> [What the task requires]: Rewrite the listing below, starting at the line containing "From among all of" and running through the end of the listing, with "cabinet door" changed to "cupboard door" and nothing else altered.

> [Input records]:

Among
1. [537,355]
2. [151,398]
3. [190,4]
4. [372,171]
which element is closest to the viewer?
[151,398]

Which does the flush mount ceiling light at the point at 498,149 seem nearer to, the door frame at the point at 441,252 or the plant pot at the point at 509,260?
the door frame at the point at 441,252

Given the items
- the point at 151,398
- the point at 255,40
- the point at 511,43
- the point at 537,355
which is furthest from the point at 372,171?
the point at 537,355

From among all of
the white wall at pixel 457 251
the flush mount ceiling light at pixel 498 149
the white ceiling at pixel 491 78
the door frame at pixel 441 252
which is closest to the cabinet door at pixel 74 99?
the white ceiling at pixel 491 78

> [Response]:
From among all of
the white wall at pixel 457 251
the flush mount ceiling light at pixel 498 149
the white ceiling at pixel 491 78
the door frame at pixel 441 252
which is closest to the cupboard door at pixel 74 99?
the white ceiling at pixel 491 78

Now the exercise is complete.